About National Archives of India (NAI)
- NAI is the custodian of the records of enduring value of the Government of India.
- Established on March 11, 1891, at Calcutta (Kolkata) as the Imperial Record Department, it is the biggest archival repository in South Asia.
- It was transferred to New Delhi in 1911.
- It functions as an attached office of the Ministry of Culture, Government of India.
- It has a vast corpus of records, viz., public records, private papers, oriental records, cartographic records, and microfilms, which constitute an invaluable source of information for scholars, administrators and users of archives.
- The Director General of Archives, heading the Department, has been given the mandate for the implementation of the Public Records Act, 1993, and the rules made there under, the Public Records Rules, 1997, for the management, administration, and preservation of public records in the Ministries, Departments, Public Sector undertakings, etc. of the Central Government.

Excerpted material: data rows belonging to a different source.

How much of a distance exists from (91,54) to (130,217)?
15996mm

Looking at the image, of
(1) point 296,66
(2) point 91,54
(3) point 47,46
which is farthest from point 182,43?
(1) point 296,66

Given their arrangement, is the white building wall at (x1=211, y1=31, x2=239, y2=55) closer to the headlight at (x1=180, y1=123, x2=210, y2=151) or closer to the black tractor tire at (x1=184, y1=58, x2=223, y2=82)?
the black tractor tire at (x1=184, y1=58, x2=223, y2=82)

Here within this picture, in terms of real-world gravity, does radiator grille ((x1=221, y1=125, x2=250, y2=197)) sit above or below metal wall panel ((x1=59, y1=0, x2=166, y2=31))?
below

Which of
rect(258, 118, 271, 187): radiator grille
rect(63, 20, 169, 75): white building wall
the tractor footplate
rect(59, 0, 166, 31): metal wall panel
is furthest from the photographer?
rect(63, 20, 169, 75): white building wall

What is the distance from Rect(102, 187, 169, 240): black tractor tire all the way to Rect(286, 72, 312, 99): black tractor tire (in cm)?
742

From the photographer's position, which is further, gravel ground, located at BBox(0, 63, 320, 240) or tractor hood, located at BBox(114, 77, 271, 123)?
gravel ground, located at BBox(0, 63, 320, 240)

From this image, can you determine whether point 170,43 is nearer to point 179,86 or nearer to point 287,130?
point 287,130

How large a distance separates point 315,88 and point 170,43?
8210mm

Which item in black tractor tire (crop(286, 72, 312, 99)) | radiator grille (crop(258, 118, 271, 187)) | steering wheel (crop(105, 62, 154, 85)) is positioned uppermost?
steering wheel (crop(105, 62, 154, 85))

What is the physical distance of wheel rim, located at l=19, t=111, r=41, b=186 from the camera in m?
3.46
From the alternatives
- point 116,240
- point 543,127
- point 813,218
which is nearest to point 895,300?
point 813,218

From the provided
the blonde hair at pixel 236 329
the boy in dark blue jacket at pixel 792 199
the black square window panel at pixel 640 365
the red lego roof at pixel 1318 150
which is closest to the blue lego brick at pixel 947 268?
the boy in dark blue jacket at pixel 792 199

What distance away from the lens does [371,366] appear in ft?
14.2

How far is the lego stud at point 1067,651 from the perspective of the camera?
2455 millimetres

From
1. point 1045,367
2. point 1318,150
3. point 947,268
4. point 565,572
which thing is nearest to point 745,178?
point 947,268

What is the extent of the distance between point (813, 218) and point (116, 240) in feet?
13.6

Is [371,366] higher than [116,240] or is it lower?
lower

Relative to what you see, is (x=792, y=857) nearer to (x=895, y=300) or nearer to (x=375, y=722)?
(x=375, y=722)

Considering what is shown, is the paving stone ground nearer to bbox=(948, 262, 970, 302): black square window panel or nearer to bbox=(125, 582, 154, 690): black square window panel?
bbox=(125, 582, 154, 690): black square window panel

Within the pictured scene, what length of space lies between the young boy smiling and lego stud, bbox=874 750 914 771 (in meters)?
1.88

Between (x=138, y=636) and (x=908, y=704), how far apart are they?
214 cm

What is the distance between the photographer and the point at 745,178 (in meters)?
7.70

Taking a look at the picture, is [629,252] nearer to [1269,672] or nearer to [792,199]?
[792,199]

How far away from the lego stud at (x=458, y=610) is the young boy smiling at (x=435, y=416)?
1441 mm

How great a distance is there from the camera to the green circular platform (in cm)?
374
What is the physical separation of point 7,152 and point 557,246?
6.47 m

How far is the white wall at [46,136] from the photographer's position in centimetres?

- Access to the records in the NAI is governed by the provisions of the Public Records Rules, 1997.
- The NAI keeps and conserves records of the government of India and its organisations. It does not receive classified documents.
- Abhilekh PATAL:
- The Abhilekh PATAL (Portal for Access to Archives and Learning) is an initiative of NAI to make its rich treasure of Indian archival records available to all online.
- It is a full-featured web portal to access the NIA’s reference media and its digitized collections through the internet.
- It contains more than 2.7 million files held by the National Archives of India. The Digitized Collections contains over 71792 digitized records for online access.
Q1) What are cartographic records?
Cartographic records may include maps, atlases, charts, globes, and geographic information systems. They commonly represent physical features (land masses, bodies of water, elevations, weather, and coordinates) but may also represent human, animal, plant distributions (population centers or distributions, political and cultural boundaries, migrations).